The Harvard Law Review has named a Los Angeles-born Egyptian-American as what it believes is its first Muslim president in its 134-year history, elevating him to the top of one of the most prestigious U.S. law journals.
Harvard Law School student Hassaan Shahawy said he hoped his election represented “legal academia’s growing recognition of the importance of diversity, and perhaps its growing respect for other legal traditions.”
Among the legal and political luminaries who have worked at the Harvard Law Review was former U.S. President Barack Obama, named the journal’s first Black president in 1990. Three serving members of the U.S. Supreme Court were editors of the Harvard Law Review, as were the late Justices Ruth Bader Ginsburg and Antonin Scalia.
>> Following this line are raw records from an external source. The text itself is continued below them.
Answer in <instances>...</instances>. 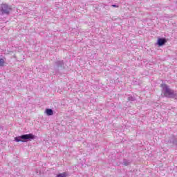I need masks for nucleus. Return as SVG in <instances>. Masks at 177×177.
<instances>
[{
    "label": "nucleus",
    "instance_id": "obj_8",
    "mask_svg": "<svg viewBox=\"0 0 177 177\" xmlns=\"http://www.w3.org/2000/svg\"><path fill=\"white\" fill-rule=\"evenodd\" d=\"M112 7H113V8H118V6L113 4V5H112Z\"/></svg>",
    "mask_w": 177,
    "mask_h": 177
},
{
    "label": "nucleus",
    "instance_id": "obj_6",
    "mask_svg": "<svg viewBox=\"0 0 177 177\" xmlns=\"http://www.w3.org/2000/svg\"><path fill=\"white\" fill-rule=\"evenodd\" d=\"M67 173L66 172H64V173H61L57 174V177H67Z\"/></svg>",
    "mask_w": 177,
    "mask_h": 177
},
{
    "label": "nucleus",
    "instance_id": "obj_3",
    "mask_svg": "<svg viewBox=\"0 0 177 177\" xmlns=\"http://www.w3.org/2000/svg\"><path fill=\"white\" fill-rule=\"evenodd\" d=\"M1 8L3 15H9V13H10V10H12V8L8 6V4H2Z\"/></svg>",
    "mask_w": 177,
    "mask_h": 177
},
{
    "label": "nucleus",
    "instance_id": "obj_1",
    "mask_svg": "<svg viewBox=\"0 0 177 177\" xmlns=\"http://www.w3.org/2000/svg\"><path fill=\"white\" fill-rule=\"evenodd\" d=\"M160 88H162L163 92L162 94V96L163 97H176V93L174 91V90L171 89L168 85L165 84H160Z\"/></svg>",
    "mask_w": 177,
    "mask_h": 177
},
{
    "label": "nucleus",
    "instance_id": "obj_7",
    "mask_svg": "<svg viewBox=\"0 0 177 177\" xmlns=\"http://www.w3.org/2000/svg\"><path fill=\"white\" fill-rule=\"evenodd\" d=\"M5 66V59L0 58V67H3Z\"/></svg>",
    "mask_w": 177,
    "mask_h": 177
},
{
    "label": "nucleus",
    "instance_id": "obj_4",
“Coming from a community routinely demonized in American public discourse, I hope this represents some progress, even if small and symbolic,” Shahawy, 26, told Reuters in an email.
Law reviews are staffed by the top students at U.S. law schools, who are often recruited for judicial clerkships and other prestigious jobs in the profession.
Shahawy graduated Harvard as an undergraduate in 2016 with a degree in History and Near Eastern Studies. He then attended the University of Oxford as a Rhodes Scholar to pursue a doctorate in Oriental Studies and studied Islamic law.